**Exercise brief:**
Name each distinct username that heads a post in the forum thread about a mountain panorama below. List each name only once, in the order it first appears.

**Selected passage:**
------------

# Mountain panorama.



## Rydian (Nov 25, 2011)

http://img196.imageshack.us/img196/6576/panoramaresized.jpg

Other than doing it when the sun is high in and sky and thus out of the shots, does anybody else have suggestions on how to take the next one?


----------



## Foxi4 (Nov 27, 2011)

I have two - getting a tripod with a horizontal and a vertical lock, so that the camera doesn't wobble as you're taking the photos. Just lock the vertical position and you're set. I'd also take several shots of each "location", seeing that there is an ever so slight difference in focus between a few of them, there's ghosting on some trees etc. (lack of a better term).


----------



## Chikaku-chan (Nov 28, 2011)

MY SCHOOL~


----------



## Gahars (Nov 29, 2011)

This thread is for discussing Rydian's (pretty nice, but I'm not much of an expert) panarama, not yours.

If you really demand the attention, maybe you could start your own thread about it (shocking idea, I know).


----------



## Rydian (Nov 29, 2011)

This is the art studio section.

I am curious that his seems to tilt down towards the right like mine did.


----------



## Chikaku-chan (Nov 29, 2011)

Im sorry rydian like gahars said



Gahars said:


> This thread is for discussing Rydian's (pretty nice, but I'm not much of an expert) panarama, not yours.
> 
> If you really demand the attention, maybe you could start your own thread about it (shocking idea, I know).



I require attention, its not like Im just showing a friend my panarama.
I apolagise Rydian


----------



## Gahars (Nov 29, 2011)

Was that an attempt at sarcasm? Because you do nothing but demand attention.

Plus, there's a huge difference between "Hey, Rydian, that's a nice panarama. I really liked what you did with the x, and the y was good, too. I also made a panarama; what do you think about it? Could you give me any advice?" and "MY SCHOOL~"

Also, it's spelled "apologize".

EDIT:

This isn't an argument. This is you rudely barging in on another person's thread (when you could have just as easily  politely worded your post or created a new thread) and me calling you out on it.

------------

**Dataset:**
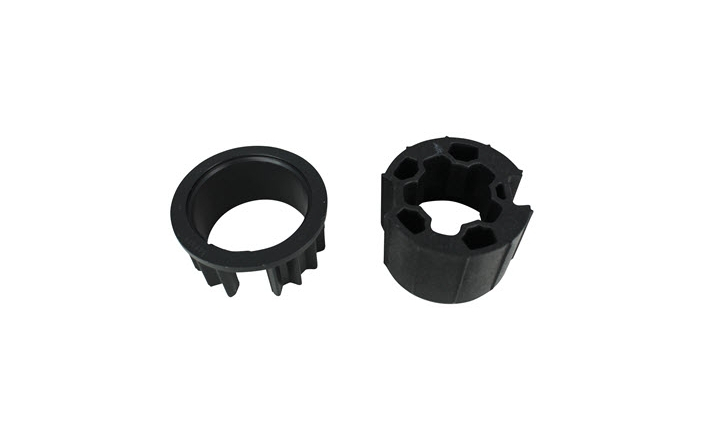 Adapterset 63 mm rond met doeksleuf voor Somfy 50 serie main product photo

------------

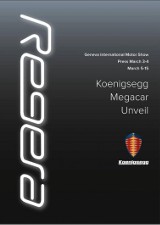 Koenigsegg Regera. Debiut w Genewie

------------

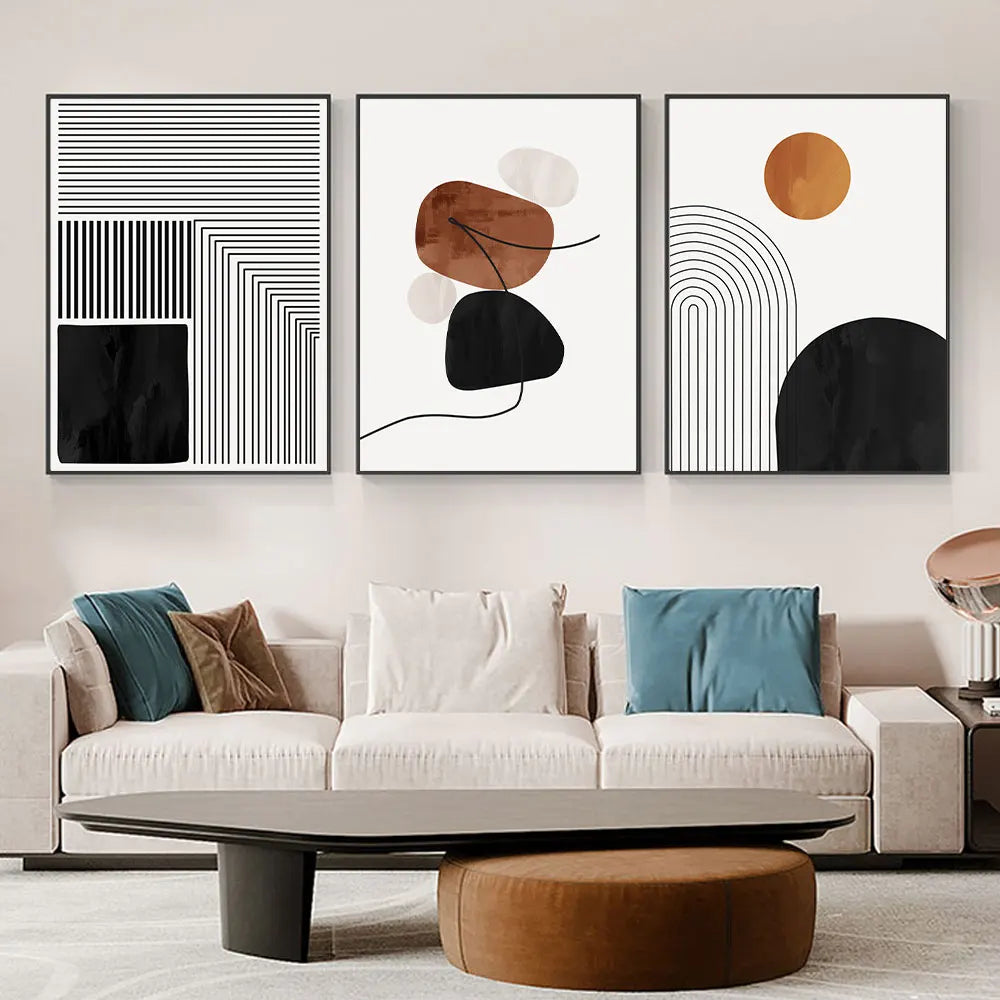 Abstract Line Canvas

------------

**Completed exercise:**
Rydian, Foxi4, Chikaku-chan, Gahars